My choice is to see in Obama not the savior, not the rapid game-changer, but one who offers the model for what it is I fervently believe in: persistence. I do not believe that the change in our health care system could have happened without any of the anguish we have experienced this past year. Sure, there were missteps along the way. From my comfortable distance, I could have handled everything much better than Obama did. Fortunately, though, I'm not in charge of the situation. My magic wand exists in my imagination only--a fond delusion.
And sure, I would have fashioned a more perfect bill than this one--in my dreams. I find it particularly galling, speaking for myself and I'm sure for many others, that the abortion issue was allowed to play so large a role, and that those I personally disagree with were granted so much power.
That said, however, this is a big, difficult country, intolerant of government, intolerant of change.
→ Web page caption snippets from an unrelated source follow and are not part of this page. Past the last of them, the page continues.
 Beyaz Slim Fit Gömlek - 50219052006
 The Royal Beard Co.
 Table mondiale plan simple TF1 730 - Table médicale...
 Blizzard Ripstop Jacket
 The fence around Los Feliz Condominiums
And the health care problem was--is--a big, difficult problem, no matter how much we would like to reduce it to simplicities. Decades of neglect have made it even more complex than perhaps it needed to be, had we addressed it in good time, before it loomed to critical proportions. Seen in this light, I believe the achievement of Obama, his administration, and the Democrats in Congress to be one of huge significance, and I honor them for having managed it, with all its imperfections.
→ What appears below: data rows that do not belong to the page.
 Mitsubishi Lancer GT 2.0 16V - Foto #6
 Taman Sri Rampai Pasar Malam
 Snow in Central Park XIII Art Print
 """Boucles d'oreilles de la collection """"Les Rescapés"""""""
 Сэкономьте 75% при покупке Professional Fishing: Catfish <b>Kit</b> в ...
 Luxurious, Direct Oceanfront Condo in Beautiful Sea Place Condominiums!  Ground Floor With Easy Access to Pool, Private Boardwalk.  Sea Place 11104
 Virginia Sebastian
There is a piece in a poem by Robert Creeley to which I return often in my mind. The poem is called The Innocence, and the last two lines read thus:
What I come to doIs partial, partially kept.
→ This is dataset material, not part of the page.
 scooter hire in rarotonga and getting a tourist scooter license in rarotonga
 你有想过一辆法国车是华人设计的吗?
I find in them a quiet serenity, an acknowledgement of limitations, a permission to be less than perfect in "what I come to do." In this, they are profoundly comforting, as is the poem itself...
2 comments:
I agree that commercial activity and creative activity affect each other. To what extent, I don't know.
Can we form a more perfect Union or health bill?
We can over the years.
It is not a small business, this government is a leviathan. Unlike other models we are so inclusive of the opinions of all that many foolish selfish interests or faith based realities have their say.
Obama is showing the world how to move forward in small steps by leading us towards an eventual goal. I think he meant that change is slow and steady. Those who want absolute radical change must make it occur within their own lives.
What goals are achievable in one step? Very few.
The party of NO stands still, unable to even compromise an inch. This is what happens to mud
when it is exposed to heat, wind and time. Another word for it is paralysis!